Data of scene-based questions
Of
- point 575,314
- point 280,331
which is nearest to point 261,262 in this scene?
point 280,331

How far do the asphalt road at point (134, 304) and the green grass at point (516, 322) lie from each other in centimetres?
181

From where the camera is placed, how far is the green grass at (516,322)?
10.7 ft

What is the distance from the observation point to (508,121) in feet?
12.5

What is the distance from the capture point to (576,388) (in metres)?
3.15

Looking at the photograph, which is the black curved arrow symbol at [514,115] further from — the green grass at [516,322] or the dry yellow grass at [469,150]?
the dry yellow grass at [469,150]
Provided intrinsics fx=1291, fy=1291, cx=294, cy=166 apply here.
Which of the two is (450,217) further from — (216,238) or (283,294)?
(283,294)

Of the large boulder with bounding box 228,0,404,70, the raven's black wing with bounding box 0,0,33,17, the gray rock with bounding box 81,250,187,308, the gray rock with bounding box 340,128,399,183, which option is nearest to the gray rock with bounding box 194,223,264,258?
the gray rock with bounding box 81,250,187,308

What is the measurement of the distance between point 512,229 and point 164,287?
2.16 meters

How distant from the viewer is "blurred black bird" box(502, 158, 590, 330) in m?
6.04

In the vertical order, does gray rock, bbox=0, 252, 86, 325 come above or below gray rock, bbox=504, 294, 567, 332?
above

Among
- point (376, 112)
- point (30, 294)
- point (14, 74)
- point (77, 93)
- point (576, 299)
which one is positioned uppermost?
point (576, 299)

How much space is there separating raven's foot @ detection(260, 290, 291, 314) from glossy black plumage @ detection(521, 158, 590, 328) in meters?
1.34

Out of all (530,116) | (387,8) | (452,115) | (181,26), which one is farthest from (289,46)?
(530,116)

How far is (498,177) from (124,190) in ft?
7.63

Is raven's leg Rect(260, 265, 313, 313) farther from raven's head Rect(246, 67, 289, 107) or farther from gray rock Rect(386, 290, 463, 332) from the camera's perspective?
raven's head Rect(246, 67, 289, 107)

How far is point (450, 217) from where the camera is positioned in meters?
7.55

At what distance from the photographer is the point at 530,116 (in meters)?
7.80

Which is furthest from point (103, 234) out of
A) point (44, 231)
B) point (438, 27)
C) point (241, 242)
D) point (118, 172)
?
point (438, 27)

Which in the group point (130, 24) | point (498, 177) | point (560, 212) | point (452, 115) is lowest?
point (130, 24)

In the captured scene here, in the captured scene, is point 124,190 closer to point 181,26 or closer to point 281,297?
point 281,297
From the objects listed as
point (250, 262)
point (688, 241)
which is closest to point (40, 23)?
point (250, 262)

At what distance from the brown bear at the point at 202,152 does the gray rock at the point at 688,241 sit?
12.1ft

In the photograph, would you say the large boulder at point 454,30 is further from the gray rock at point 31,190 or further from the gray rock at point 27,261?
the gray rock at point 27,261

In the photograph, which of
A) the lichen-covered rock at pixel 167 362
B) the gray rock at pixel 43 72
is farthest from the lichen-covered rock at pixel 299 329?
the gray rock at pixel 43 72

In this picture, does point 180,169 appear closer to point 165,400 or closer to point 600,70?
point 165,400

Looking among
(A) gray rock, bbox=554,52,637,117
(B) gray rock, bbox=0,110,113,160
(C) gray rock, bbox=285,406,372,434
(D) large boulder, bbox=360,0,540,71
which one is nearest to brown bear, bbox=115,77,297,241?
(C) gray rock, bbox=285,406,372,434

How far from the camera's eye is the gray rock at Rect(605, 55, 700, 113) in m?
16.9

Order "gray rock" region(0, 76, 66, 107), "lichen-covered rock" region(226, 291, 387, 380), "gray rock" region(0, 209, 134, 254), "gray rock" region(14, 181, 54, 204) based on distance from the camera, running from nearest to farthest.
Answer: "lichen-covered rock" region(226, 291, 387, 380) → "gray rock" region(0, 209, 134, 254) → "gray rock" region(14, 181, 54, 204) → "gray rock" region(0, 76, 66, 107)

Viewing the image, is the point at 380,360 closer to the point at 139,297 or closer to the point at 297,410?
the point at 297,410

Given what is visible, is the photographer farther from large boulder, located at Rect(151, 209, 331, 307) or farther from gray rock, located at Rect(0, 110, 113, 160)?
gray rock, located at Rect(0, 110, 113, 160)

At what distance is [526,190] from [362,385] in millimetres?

**EXERCISE BRIEF**
Copy out the data again word for word, starting at the line that contains "Given what is" and continuing through the last line of the data, with both of those lines included.

**THE COMPLETED TASK**
Given what is visible, is the photographer farther from large boulder, located at Rect(151, 209, 331, 307) or farther from gray rock, located at Rect(0, 110, 113, 160)?
gray rock, located at Rect(0, 110, 113, 160)

At what distance is [526,190] from [362,385] in millimetres?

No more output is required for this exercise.